My client was in a tough position, and she needed to make a bet.  As a career coach, I had a dilemma. We chose the conservative approach, and she is back to Wall Street!

 

In the Past …

Pushing the envelope on your resume was okay since the usual procedure was:

  • Candidate submits resume to HR and gets job offer
  • Candidate fills in a formal job application with accurate information
  • Background checker sees formal job application, and all is good

Life is Complicated Though!

Were you let go in January but paid through May?

What date do you use on your resume and job application?

Did you work for a family company while you were in between jobs?

Do you use the family company name on your resume even if they didn’t pay you?

The Present

Submitting your application online to get a job is a virtual waste of time (unless you are 22), as I have blogged many times. See #1 Reason Why Job Boards Don’t Work. However, you still need to get your resume into the employer HR system at some point where you certify accuracy.

 

Assume you pushed the envelope a bit.  The growing problem is that there’s a new world order and it looks like this:

  • Candidate submits resume and gets job offer
  • Resume goes directly to background checker
  • Any inconsistencies will be red flagged and given to HR

Now you find yourself in a tough position.
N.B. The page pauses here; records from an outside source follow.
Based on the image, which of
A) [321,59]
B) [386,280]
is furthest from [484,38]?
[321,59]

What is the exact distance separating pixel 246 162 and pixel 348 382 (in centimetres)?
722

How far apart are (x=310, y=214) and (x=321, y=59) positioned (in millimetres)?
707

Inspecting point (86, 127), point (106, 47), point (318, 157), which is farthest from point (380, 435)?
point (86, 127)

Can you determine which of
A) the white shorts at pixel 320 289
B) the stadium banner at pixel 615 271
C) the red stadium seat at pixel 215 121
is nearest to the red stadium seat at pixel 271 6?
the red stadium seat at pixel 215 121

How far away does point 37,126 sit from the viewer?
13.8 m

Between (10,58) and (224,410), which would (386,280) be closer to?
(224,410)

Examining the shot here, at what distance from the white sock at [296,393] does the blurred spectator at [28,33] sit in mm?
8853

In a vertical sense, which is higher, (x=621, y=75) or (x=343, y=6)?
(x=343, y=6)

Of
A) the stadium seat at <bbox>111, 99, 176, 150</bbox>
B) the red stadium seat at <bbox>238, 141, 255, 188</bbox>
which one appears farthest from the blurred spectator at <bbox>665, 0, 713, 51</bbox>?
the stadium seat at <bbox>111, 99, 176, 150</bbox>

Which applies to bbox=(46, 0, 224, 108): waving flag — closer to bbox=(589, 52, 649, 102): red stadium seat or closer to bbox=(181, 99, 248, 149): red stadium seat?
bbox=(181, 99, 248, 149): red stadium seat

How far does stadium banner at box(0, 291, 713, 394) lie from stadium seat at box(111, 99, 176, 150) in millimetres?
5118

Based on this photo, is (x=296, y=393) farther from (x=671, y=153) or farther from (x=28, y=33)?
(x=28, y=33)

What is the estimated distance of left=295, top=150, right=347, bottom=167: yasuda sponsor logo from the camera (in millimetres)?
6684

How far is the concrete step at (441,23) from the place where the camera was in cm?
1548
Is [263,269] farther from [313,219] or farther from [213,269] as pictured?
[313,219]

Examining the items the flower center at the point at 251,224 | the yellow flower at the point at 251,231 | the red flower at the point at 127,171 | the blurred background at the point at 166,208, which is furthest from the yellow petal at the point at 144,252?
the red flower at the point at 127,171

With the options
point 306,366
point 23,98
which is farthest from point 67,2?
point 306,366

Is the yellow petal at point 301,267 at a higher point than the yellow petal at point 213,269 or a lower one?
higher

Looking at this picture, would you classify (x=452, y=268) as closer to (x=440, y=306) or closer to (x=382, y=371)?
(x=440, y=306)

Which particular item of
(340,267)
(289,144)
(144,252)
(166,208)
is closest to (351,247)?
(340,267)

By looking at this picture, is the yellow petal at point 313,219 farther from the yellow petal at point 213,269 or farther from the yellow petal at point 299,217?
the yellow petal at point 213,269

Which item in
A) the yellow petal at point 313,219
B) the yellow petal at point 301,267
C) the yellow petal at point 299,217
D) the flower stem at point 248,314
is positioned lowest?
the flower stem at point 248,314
Your employer is asking you to explain your inconsistency, which they may or may not accept.

 

What should you do?

 

Honestly, there is no right answer.  On the one hand, if you are a betting person applying to a mid or smaller size company, then you can probably assume the past holds true.  Go ahead and embellish carefully. On the other hand, if you are applying to a larger regulated institution, keep the embellishments small enough (or don’t embellish) that the company won’t really care about a small inconsistency.

 

Each fact pattern is different, and a decision depends upon the risk-taking nature of the job seeker.

 

My Client’s Win

She lost her job in January but stayed on the payroll through May. She submitted her resume with the May end date. HR at her former company, however, records January in their files. Client is asked to fill in the employment application.

 

My client is risk-averse. Put May on the job application and the the January-May inconsistency is flagged. Putting January could trigger the company looking at her resume and asking, “Why May?”

 

I’m sure we talked through this issue for over 2 hours.  At the end of the day, she filled in January on the job application and took the bet. She banked on the hope that the employer would not go back to her resume since the background check would clear.  If her employer did go back to her resume, she would claim ignorance that she was told to put “paid through date” on her resume.

 

We took a calculated risk.  She is back on Wall Street.